■ **Material to process**
***
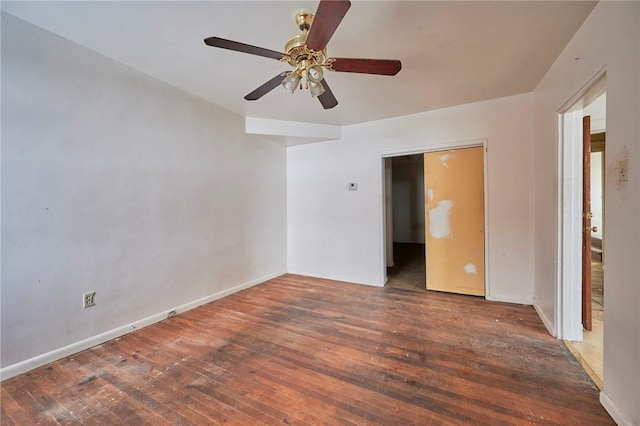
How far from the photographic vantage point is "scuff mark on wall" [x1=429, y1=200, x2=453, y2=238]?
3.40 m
***
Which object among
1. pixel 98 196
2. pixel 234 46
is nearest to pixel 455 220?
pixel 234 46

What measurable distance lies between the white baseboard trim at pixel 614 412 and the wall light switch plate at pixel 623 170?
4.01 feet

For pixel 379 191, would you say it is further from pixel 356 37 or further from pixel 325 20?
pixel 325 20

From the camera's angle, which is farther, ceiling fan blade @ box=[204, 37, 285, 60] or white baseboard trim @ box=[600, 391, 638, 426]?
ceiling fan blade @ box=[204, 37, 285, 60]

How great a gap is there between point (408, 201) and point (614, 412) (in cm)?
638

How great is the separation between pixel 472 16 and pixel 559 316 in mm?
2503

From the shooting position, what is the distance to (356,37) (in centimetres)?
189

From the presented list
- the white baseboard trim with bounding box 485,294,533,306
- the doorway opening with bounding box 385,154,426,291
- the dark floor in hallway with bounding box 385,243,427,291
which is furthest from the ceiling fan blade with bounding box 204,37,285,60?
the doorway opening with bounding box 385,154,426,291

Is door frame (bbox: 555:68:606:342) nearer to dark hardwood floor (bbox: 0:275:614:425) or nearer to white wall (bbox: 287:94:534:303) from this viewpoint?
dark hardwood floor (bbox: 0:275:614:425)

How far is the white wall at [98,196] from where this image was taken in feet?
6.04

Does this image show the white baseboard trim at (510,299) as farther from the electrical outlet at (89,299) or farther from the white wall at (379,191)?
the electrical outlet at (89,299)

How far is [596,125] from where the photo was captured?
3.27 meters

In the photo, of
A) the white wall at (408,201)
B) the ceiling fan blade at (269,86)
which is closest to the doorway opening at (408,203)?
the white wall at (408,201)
***
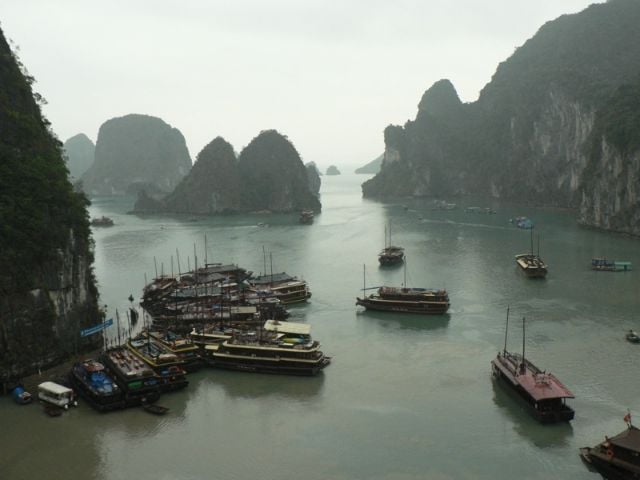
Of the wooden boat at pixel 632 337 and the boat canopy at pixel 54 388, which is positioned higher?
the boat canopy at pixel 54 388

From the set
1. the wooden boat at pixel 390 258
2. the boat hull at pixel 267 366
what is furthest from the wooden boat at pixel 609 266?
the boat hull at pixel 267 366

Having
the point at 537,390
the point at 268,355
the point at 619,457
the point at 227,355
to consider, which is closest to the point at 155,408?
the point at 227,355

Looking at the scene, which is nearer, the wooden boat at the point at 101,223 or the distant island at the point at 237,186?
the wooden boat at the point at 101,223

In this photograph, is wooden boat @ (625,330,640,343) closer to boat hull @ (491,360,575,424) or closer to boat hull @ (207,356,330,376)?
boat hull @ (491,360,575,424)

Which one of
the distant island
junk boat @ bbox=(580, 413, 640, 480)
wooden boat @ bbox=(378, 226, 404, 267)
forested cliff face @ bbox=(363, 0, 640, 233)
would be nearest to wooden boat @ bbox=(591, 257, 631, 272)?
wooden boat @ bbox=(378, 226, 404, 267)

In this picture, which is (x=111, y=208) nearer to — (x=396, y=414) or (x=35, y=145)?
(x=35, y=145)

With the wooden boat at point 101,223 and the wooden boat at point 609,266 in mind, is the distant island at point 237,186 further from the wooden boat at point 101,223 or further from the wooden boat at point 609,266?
***
■ **Given request**
Reproduce the records from the line containing "Is door frame" through the line containing "3.27 meters", including both of those lines.

■ **Finished answer**
Is door frame (bbox: 555:68:606:342) nearer to dark hardwood floor (bbox: 0:275:614:425) or nearer to white wall (bbox: 287:94:534:303) from this viewpoint?
dark hardwood floor (bbox: 0:275:614:425)

How far is the white wall at [98,196] from where this image was taken in feet?
6.04

Does this image show the white baseboard trim at (510,299) as farther from the electrical outlet at (89,299) or farther from the white wall at (379,191)?
the electrical outlet at (89,299)

How far is [596,125] from where the photo was captured?
3.27 meters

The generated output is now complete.